■ **SET TASK**:
Could you reproduce the passage of the Championship Bull Riding text starting at "Championship Bull Riding, Inc." and ending at "Xtreme Bulls tour."?

■ **DOCUMENT**:
Championship Bull Riding
- Sport: Bull riding
- Founded: 2002
- Country: United States
- Most recent champion: Cody Jesus
- Website: CBRbull.com

= Championship Bull Riding =

American bull riding organization

Championship Bull Riding, Inc. (CBR) was a professional bull riding organization based in Weatherford, Texas, United States.

==History==
Stock contractor Terry Williams and Texas businessman Joel Logan founded Championship Bull Riding (CBR) in Carthage, Texas, in 2002. ProRodeo Hall of Fame cowboy and four-time world champion bull rider Tuff Hedeman was an integral part of the live event production and an ambassador for the organization from 2011 to 2018 after serving as president from 2005 to 2011. In early 2018, Hedeman left CBR to start his own organization: the Tuff Hedeman Bull Riding Tour.

Many bull riders who competed in CBR were also regulars on the Professional Rodeo Cowboys Association (PRCA) circuit, competing in its complete rodeos and bull riding-only Xtreme Bulls tour.

From 2002 through 2007, CBR was televised on the Outdoor Channel; in 2008 on RFD-TV; from 2009 through 2011 on Great American Country; and from 2012 through 2017 was broadcast on Fox Sports Networks.

The CBR World Finals event was held in different locations of the United States throughout the years. From 2002 through 2004, it was held in Kansas City, Missouri; in 2005 in Jackson, Mississippi; from 2006 through 2008 in Las Vegas, Nevada; in 2009 and 2010 again in Kansas City, Missouri, now in conjunction with the American Royal; in 2011 in Loveland, Colorado; and from 2012 through 2018 in Cheyenne, Wyoming, at Cheyenne Frontier Days, held in conjunction with the annual PRCA rodeo there.

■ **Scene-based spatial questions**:
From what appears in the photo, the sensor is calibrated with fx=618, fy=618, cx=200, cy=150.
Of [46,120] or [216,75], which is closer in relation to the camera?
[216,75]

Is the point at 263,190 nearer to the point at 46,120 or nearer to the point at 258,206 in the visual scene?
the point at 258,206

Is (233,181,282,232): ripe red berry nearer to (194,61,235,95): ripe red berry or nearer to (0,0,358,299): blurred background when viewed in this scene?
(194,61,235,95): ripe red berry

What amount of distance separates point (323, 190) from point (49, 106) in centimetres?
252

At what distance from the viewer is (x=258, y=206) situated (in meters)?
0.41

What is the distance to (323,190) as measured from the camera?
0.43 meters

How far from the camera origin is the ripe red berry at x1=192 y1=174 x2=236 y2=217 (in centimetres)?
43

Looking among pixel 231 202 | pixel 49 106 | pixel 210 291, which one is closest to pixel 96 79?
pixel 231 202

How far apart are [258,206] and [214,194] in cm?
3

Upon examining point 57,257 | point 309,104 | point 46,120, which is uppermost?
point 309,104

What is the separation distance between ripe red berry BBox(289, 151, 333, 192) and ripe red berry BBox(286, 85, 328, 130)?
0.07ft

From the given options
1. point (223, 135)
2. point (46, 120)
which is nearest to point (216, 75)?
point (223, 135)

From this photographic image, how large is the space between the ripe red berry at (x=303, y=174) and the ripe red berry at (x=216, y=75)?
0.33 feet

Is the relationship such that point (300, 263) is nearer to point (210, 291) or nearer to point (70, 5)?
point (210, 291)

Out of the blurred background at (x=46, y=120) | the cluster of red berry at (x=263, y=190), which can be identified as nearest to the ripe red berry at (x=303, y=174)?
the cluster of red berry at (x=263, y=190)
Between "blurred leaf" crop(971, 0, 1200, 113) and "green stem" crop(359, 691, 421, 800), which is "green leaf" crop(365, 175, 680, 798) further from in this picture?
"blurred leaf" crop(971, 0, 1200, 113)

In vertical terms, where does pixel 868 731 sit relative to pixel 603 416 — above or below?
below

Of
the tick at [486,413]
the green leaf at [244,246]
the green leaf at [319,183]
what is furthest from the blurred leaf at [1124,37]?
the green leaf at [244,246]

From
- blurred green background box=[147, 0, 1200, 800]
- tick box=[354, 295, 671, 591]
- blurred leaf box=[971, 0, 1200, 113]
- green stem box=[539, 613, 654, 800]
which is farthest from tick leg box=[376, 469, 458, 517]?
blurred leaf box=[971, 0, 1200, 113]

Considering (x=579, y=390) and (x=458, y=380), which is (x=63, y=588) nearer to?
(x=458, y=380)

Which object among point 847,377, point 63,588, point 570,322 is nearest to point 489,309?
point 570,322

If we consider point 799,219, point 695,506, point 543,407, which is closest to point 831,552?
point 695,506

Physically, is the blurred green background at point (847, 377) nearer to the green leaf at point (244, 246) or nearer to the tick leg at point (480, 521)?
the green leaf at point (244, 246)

■ **WRITTEN SOLUTION**:
Championship Bull Riding, Inc. (CBR) was a professional bull riding organization based in Weatherford, Texas, United States.

==History==
Stock contractor Terry Williams and Texas businessman Joel Logan founded Championship Bull Riding (CBR) in Carthage, Texas, in 2002. ProRodeo Hall of Fame cowboy and four-time world champion bull rider Tuff Hedeman was an integral part of the live event production and an ambassador for the organization from 2011 to 2018 after serving as president from 2005 to 2011. In early 2018, Hedeman left CBR to start his own organization: the Tuff Hedeman Bull Riding Tour.

Many bull riders who competed in CBR were also regulars on the Professional Rodeo Cowboys Association (PRCA) circuit, competing in its complete rodeos and bull riding-only Xtreme Bulls tour.